## Excerpt to read:
⟨

For Eleni, the weirdest article the GDPR is Article 11 on processing not requiring identification. It is related to pseudonymisation, because it was introduced roughly at the same time, but it is unclear what the purpose exactly is.
There is a new data subject right of restriction of processing. This allows data subjects to mark certain stored data to be excluded from further processing. This is useful if the data cannot be erased altogether because there are other laws that require the data controller to keep the data for a certain (longer) period of time (e.g. fiscal reasons).
Also new are the right of erasure (the right to be forgotten) and the right to data portability. The latter right allows users to obtain a structured, machine readable copy of all the personal data stored by a service.
For example, this gives Facebook users the right to request a full copy of their personal profile, in order for them to move their profile to a different social network, like Diaspora!
According to Eleni, the most breaktrough provision of the GDPR (Article 22) requires companies that do fully automated processing and decision making to have human staff available to help data subject that want to challenge the decisions made.
Article 25 on privacy by design and default creates clear obligations for technical people when designing systems.
Lilian Edwards: Consent and the Internet of Things / regulation of smart cities in European privacy law
A general problem we encounter in this space is the fact that there are huge potential societal benefits of smart environments, while there are also strong potential privacy invasions associated with this.
Care robots appear, on first look, to be great to support disabled and aging people for living at home. But isn’t this in reality 24/7 surveillance, because you keep all the data possible to train the robot and make the robot better?
Driverless cars will bring improved local transportation in rural areas (as replacement for public transport), but they are also driving bugs reporting their locations (and hence of the people traveling in them) to the companies offering their services.
The Internet of Things (IoT) started with RFID. They are cheap, passive, low range. Original concerns were focused on retail use. Then it became more advanced with smart cards in transport cards or passports. Increasingly, data of these cards gets requested by law enforcement, turning these things into tracking devices too. For example, information about your Fitbit was initially posted by default on your Facebook page. This was quickly changed from opt-out to opt-in!
Ambient environments weave themselves into the fabric of everyday life, becoming indistinguishable from it. It becomes more useful, when it gets less obvious and less controlled by individual notice and choice.
How can smart cities, ambient environments be matched with the data protection ideal of privacy as individual rights to prior informed control of collection of data. If you move public/private environments (like smart cities) you don’t have a contract regulating the collection and use of your personal data. The only choice you have is to withdraw from public life.
Note that many of the individual traces may be anonymous and not linked to you as a person (eg the tracking of your steps through a shopping mall), but they can easily be linked to you using secondary sources (eg through CCTV or connecting credit card use). There are ever more small devices each collecting little bits of information about your behaviour, but sharing these bits of information with each other and larger data platforms outside of the environment (your home, the shopping mall) allowing very invasive inferences about your person to be drawn.
Do IoT systems collect personal data? Personal data (in GDPR terms) must relate to a natural person. But originally the Internet of Things was about RFID tags attached to things (not persons). Many systems therefore claim that the data is anonymised – but the risk of re-identification is quite real in many cases (see above) when several data streams are combined.
Suppose IoT devices do collect personal data? Then how do you make it legal? Consent is one of the lawful grounds (but problematic in smart environments). But other grounds are also legitimate interests, necessary to execute a contract, necessary to carry out a task in public interest, or when the data is anonymised.

⟩

## Given records:
⟨

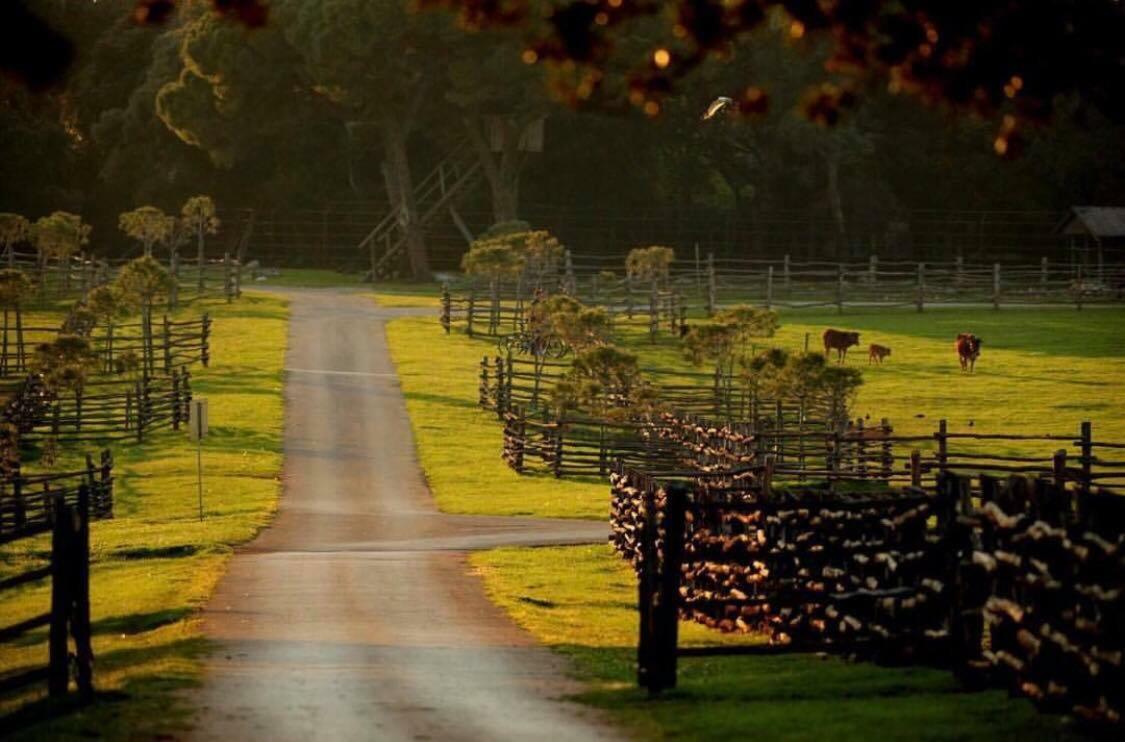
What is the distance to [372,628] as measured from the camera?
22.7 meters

⟩
⟨

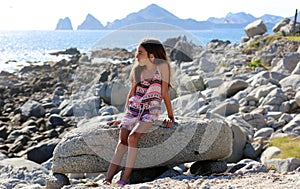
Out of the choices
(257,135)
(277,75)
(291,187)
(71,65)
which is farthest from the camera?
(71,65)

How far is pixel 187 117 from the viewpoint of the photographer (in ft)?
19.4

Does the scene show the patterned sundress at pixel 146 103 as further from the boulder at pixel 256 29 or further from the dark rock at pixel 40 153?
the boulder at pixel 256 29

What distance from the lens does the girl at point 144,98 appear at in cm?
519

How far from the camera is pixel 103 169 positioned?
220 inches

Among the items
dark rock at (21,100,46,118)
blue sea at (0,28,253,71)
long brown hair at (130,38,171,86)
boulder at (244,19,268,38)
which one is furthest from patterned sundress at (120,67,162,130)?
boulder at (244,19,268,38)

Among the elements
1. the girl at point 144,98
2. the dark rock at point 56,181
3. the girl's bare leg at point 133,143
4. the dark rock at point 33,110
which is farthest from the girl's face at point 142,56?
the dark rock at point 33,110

⟩

## Task set:
1 - From the GDPR notes, quote the stretch from "There is a new" through "by a service." word for word.
2 - Please print the stretch of the listing from the line containing "What is the" through the line containing "22.7 meters", and nothing more.

## Exercise results:
1 -
There is a new data subject right of restriction of processing. This allows data subjects to mark certain stored data to be excluded from further processing. This is useful if the data cannot be erased altogether because there are other laws that require the data controller to keep the data for a certain (longer) period of time (e.g. fiscal reasons).
Also new are the right of erasure (the right to be forgotten) and the right to data portability. The latter right allows users to obtain a structured, machine readable copy of all the personal data stored by a service.

2 -
What is the distance to [372,628] as measured from the camera?
22.7 meters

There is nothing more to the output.